For now the options that I can think of is Wraping the script using express js and hitting it with API call periodically (like cron/ airflow). Is there any better way of doing this?
* I've tried searching for scaling/deploy in the forum but haven't found any that I could understand and implement
5 Replies
extended-salmon•3y ago
Yea there's no resources out there about self-hosting (likely since it goes against how apify makes money) -- but what are you trying to achieve? crawlers working together or draining a shared queue?
passive-yellow•3y ago
I did the same. Encapsulated the crawler inside express app. But I havent tested the scalbility of it.
sensitive-blue•3y ago
I'm trying to do exactly that right now. Have you guys figured out how to use a cron with crawlee ? I have a CheerioCrawler that i want to run every 30 minutes and i use node-cron for that. When the next job arrives, it doesn't start the crawler again, it only logs that the crawler has already finished. I've made posts on this forum but haven't found a fix :/
If anyone knows, it would mean a lot. I'm stuck! I'll put below a link to the codesandbox of the 'issue'.
@curioussoul Were you able to call the api of your crawler periodically ?

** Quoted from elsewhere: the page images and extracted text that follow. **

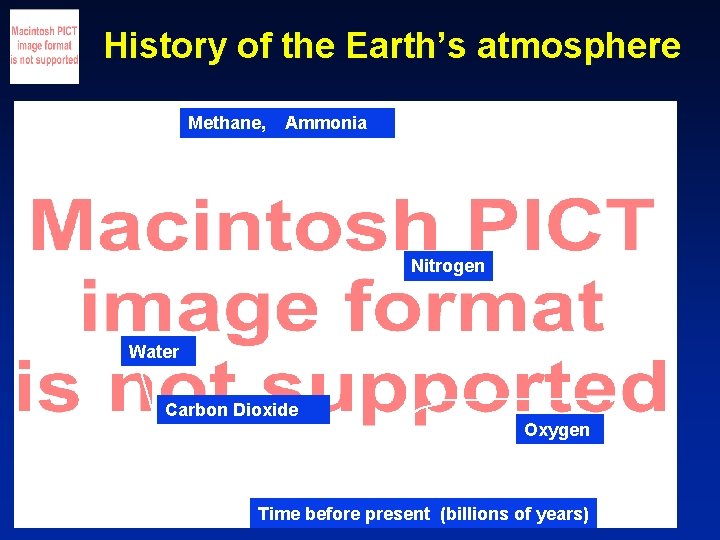 Macintosh PICT image format is not supported

History of the Earth's atmosphere

Methane, Ammonia

Macintosh PICT image format is not supported

Nitrogen

Water

Carbon Dioxide

Oxygen

Time before present (billions of years)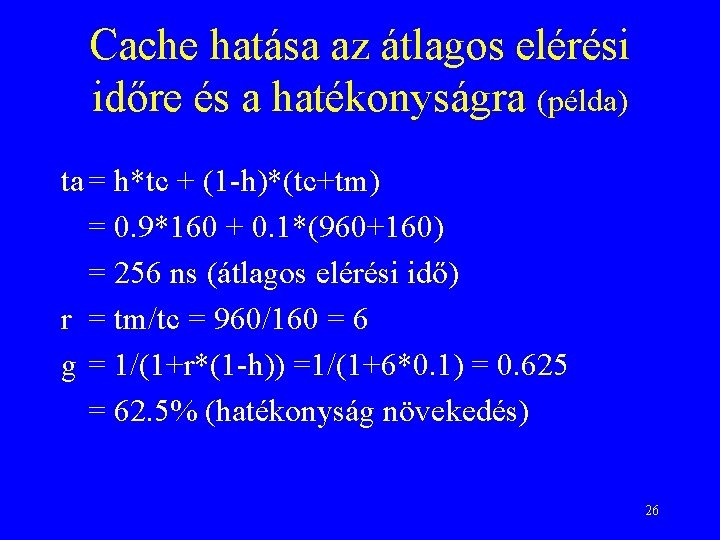 Cache hatása az átlagos elérési időre és a hatékonyságra (példa)

ta = h*tc + (1-h)*(tc+tm)
= 0.9*160 + 0.1*(960+160)
= 256 ns (átlagos elérési idő)
r = tm/tc = 960/160 = 6
g = 1/(1+r*(1-h)) =1/(1+6*0.1) = 0.625
= 62.5% (hatékonyság növekedés)

26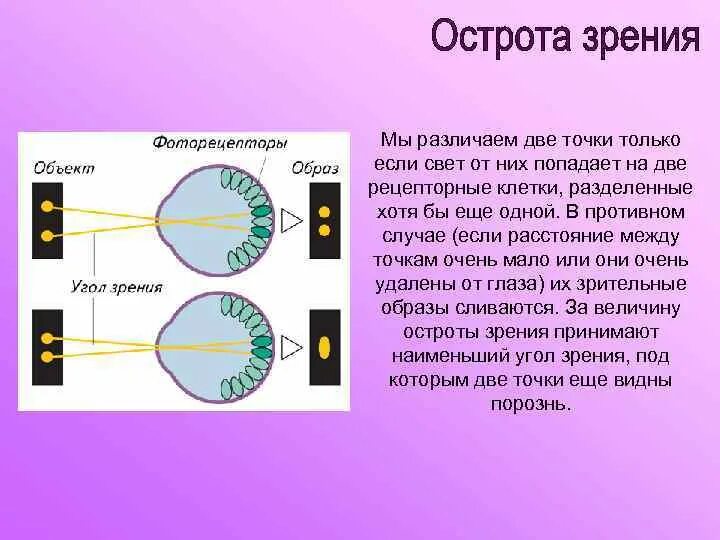 Острота зрения

Фоторецепторы

Объект

Образ

Угол зрения

Мы различаем две точки только если свет от них попадает на две рецепторные клетки, разделенные хотя бы еще одной. В противном случае (если расстояние между точкам очень мало или они очень удалены от глаза) их зрительные образы сливаются. За величину остроты зрения принимают наименьший угол зрения, под которым две точки еще видны порознь.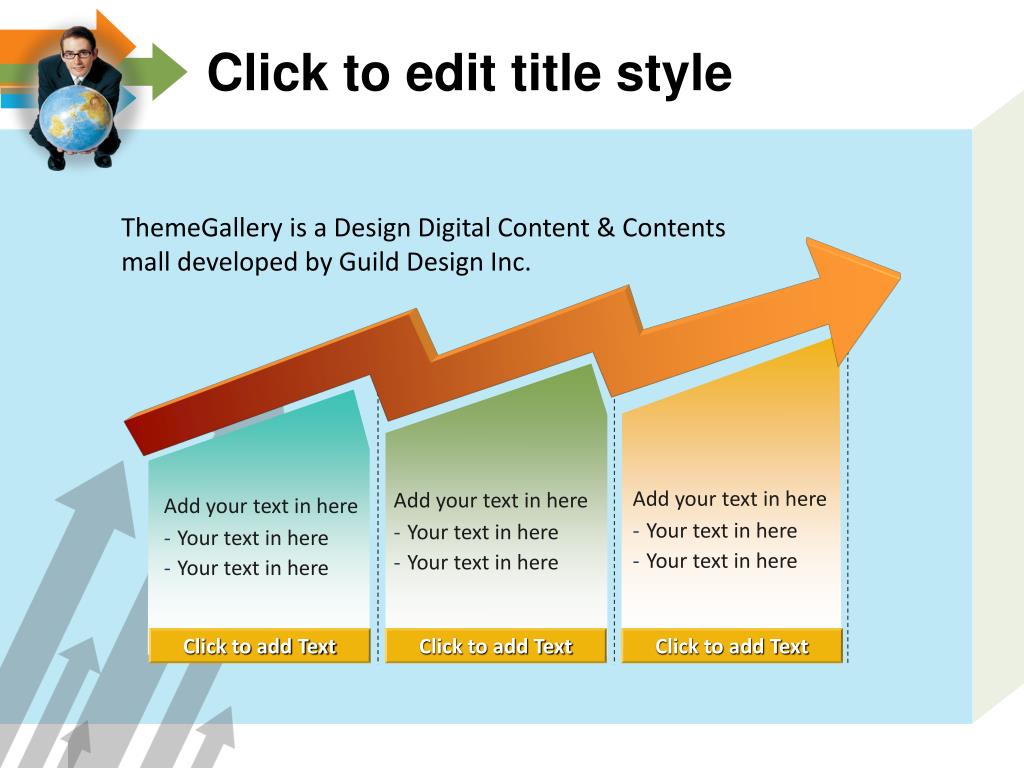 Click to edit title style

ThemeGallery is a Design Digital Content & Contents mall developed by Guild Design Inc.

Add your text in here
- Your text in here
- Your text in here

Click to add Text

Add your text in here
- Your text in here
- Your text in here

Click to add Text

Add your text in here
- Your text in here
- Your text in here

Click to add Text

https://codesandbox.io/p/sandbox/crazy-stitch-p759zo?file=%2Findex.js&selection=%5B%7B%22endColumn%22%3A33%2C%22endLineNumber%22%3A8%2C%22startColumn%22%3A33%2C%22startLineNumber%22%3A8%7D%5D
crazy-stitch-p759zo
CodeSandbox is an online editor tailored for web applications.
passive-yellow•3y ago
Yes I was able to call it periodically. I can give you an idea. Do the exact same thing I did and make and api and call that api via cron job. Remember that I start my crawler outside the api and only add requests to the queue on each api call. There is also a function in the constructor of the crawler which define what to do when the request queue is empty and I return false from that function so the crawler never dies but wait for the new requests to be added.
sensitive-blue•3y ago
Great idea ! Thank you so much @curioussoul !